SOURCE:
——————————
His research focused on institutions, political regulation and comparative politics, including his studies on “negotiated democracy” and structural incongruence between federal state polities and party competition (‘Strukturbruchthese’). In 2003, the German Political Science Association honoured him with the Theodor-Eschenburg-Prize for his lifetime achievements.


2007 - Philippe Schmitter

Philippe Schmitter was awarded the 2007 ECPR Lifetime Achievement Award during the 4th ECPR General Conference at the University of Pisa in September 2007 for his outstanding contribution to European Political Science.

Philippe Schmitter studied at the Graduate Institute for International Studies of the University of Geneva and subsequently took his doctorate at the University of California at Berkeley. In 1967 he was appointed as assistant professor by the Department of Political Science of the University of Chicago, where he later became full professor. Between 1986 and 1996 he taught at the European University Institute (1982-86), then moved to Stanford (1986-96). He taught again at the EUI until 2004 and was thereafter nominated Professorial Fellow of the Department of Social and Political Sciences of that Institute. He has published numerous books and articles on comparative politics, on regional integration in Western Europe and Latin America, on the transition from authoritarian rule in Southern Europe and Latin America, and on the intermediation of class, sectoral and professional interests.
——————————
RECORD EXTRACTS:
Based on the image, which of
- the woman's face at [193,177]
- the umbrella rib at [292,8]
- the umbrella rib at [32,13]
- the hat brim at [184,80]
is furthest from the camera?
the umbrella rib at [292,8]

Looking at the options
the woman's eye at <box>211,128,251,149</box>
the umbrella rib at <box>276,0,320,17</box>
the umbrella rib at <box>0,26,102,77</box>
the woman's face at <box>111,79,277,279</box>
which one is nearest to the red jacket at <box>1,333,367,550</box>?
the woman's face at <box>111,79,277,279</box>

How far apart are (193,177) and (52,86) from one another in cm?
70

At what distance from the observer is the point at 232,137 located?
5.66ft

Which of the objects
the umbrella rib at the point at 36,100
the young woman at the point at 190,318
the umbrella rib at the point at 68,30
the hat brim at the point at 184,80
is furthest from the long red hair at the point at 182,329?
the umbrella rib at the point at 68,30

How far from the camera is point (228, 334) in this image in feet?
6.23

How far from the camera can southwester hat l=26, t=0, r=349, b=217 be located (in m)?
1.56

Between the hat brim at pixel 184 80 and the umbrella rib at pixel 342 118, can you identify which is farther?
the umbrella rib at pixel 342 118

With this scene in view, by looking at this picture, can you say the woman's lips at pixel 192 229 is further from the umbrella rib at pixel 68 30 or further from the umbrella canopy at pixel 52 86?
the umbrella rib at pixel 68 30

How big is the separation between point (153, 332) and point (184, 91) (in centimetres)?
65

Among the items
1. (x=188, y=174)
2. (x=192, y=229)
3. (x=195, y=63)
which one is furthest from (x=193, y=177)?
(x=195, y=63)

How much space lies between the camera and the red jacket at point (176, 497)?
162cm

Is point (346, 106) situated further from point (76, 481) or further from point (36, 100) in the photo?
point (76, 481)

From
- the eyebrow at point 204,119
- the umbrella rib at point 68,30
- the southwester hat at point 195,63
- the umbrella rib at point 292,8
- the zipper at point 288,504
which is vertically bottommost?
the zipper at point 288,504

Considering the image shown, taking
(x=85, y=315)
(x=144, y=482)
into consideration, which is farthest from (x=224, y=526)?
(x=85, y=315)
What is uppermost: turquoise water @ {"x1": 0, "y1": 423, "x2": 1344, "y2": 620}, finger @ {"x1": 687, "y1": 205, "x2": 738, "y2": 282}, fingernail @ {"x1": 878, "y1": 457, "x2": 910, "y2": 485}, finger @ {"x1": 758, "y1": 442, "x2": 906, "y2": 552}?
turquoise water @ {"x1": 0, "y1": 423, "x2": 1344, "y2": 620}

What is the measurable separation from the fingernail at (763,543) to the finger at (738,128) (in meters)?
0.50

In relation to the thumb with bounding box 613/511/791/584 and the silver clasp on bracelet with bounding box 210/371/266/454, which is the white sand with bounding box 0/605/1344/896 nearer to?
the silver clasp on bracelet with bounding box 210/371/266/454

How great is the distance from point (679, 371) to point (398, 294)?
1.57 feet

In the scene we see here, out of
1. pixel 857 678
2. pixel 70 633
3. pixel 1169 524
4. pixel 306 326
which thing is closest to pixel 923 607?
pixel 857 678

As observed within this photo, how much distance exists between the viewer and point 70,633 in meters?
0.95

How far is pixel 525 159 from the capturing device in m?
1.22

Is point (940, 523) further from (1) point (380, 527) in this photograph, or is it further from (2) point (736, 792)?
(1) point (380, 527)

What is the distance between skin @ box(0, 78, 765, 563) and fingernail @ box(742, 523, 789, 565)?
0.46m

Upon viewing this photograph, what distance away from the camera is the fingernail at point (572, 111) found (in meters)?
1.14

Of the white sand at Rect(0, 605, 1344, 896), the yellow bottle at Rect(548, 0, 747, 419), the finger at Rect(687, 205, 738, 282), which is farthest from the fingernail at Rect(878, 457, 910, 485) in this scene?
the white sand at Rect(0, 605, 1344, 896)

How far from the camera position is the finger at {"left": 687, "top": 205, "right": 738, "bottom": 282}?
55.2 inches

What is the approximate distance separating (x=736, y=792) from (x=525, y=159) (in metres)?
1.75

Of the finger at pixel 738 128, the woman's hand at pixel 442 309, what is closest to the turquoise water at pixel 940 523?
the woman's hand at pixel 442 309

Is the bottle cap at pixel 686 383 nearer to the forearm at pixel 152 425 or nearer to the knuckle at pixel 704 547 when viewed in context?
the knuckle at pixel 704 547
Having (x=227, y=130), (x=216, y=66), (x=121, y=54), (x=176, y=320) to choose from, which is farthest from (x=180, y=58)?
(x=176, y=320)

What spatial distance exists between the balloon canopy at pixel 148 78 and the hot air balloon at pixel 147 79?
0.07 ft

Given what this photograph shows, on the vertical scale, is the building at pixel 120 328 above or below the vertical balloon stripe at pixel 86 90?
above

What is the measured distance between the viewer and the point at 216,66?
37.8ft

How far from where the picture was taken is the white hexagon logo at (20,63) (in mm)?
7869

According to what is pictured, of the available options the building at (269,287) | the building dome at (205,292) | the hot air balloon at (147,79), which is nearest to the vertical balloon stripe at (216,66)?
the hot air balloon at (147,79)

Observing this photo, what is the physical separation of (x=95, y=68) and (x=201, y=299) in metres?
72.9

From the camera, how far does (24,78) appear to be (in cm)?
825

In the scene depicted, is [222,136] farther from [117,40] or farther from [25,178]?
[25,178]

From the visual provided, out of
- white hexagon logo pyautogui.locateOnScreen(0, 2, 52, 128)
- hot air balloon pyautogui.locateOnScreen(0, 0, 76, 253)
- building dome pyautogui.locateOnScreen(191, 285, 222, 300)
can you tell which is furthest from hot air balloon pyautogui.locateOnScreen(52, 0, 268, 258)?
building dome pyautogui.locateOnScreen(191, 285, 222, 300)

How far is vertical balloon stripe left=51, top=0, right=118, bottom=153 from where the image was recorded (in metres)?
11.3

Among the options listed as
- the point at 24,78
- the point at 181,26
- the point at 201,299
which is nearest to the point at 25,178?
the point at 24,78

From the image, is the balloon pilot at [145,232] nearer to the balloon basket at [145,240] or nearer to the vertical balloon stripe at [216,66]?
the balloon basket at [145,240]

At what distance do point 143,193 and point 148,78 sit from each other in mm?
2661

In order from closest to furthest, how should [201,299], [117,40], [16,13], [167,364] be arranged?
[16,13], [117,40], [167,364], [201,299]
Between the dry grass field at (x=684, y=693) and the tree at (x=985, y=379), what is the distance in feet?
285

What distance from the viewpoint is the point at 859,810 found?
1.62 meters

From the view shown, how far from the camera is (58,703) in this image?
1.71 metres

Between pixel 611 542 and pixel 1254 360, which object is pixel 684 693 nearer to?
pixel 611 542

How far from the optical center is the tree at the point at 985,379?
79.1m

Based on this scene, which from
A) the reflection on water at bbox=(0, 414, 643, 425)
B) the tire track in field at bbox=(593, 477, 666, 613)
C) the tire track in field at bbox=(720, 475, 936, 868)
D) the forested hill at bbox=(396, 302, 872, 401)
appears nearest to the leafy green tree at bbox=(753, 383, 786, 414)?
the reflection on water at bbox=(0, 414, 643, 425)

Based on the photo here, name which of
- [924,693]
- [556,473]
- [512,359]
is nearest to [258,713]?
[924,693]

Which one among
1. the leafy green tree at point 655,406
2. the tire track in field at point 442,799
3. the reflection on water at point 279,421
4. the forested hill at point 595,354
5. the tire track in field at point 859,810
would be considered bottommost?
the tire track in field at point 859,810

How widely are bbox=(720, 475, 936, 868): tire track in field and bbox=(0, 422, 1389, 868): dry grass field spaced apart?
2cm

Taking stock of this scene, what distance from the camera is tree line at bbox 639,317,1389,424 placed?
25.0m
——————————
STATED EXERCISE 1: From the passage on the ECPR Lifetime Achievement Award, list every subject on which Philippe Schmitter is said to have published books and articles.
STATED EXERCISE 2: Please extend the passage on the ECPR Lifetime Achievement Award, picking up right after its final sentence.

TASK RESPONSE 1:
- Comparative politics
- Regional integration in Western Europe and Latin America
- The transition from authoritarian rule in Southern Europe and Latin America
- The intermediation of class, sectoral and professional interests

TASK RESPONSE 2:
2005 - Giovanni Sartori

The prize was awarded for the first time during the Budapest General Conference in September 2005 to Giovanni Sartori on the grounds of his substantive and organisational contribution to European Political Science over a long career. Particular mention was made of the application of his theory of parties to the study of European party systems and his founding of the Rivista Italiana di Scienza Politica.

Born in Florence in 1924, Giovanni Sartori graduated in Political and Social Sciences at the University of Florence in 1946 where, after qualifying for teaching History of Modern Philosophy and Doctrine of the State, he became lecturer of Modern Philosophy (1950-56) and Political Science (1956-63), and professor of Sociology (1963-66). After becoming full professor of Political Science and teaching at Florence University from 1966 to 1976 he taught also at the European University Institute (1974-76) and later became professor of Political Science at Stanford University (1976-79). Professor Sartori is currently Albert Schweitzer Professor Emeritus in the Humanities at Columbia University, New York (since 1994), and Professor Emeritus at the University of Florence (since 1992). After having given a vital contribution to the development of the "Rassegna Italiana di Sociologia", Professor Sartori was the founder and long time director of the "Rivista Italiana di Scienza Politica" (1971-2003).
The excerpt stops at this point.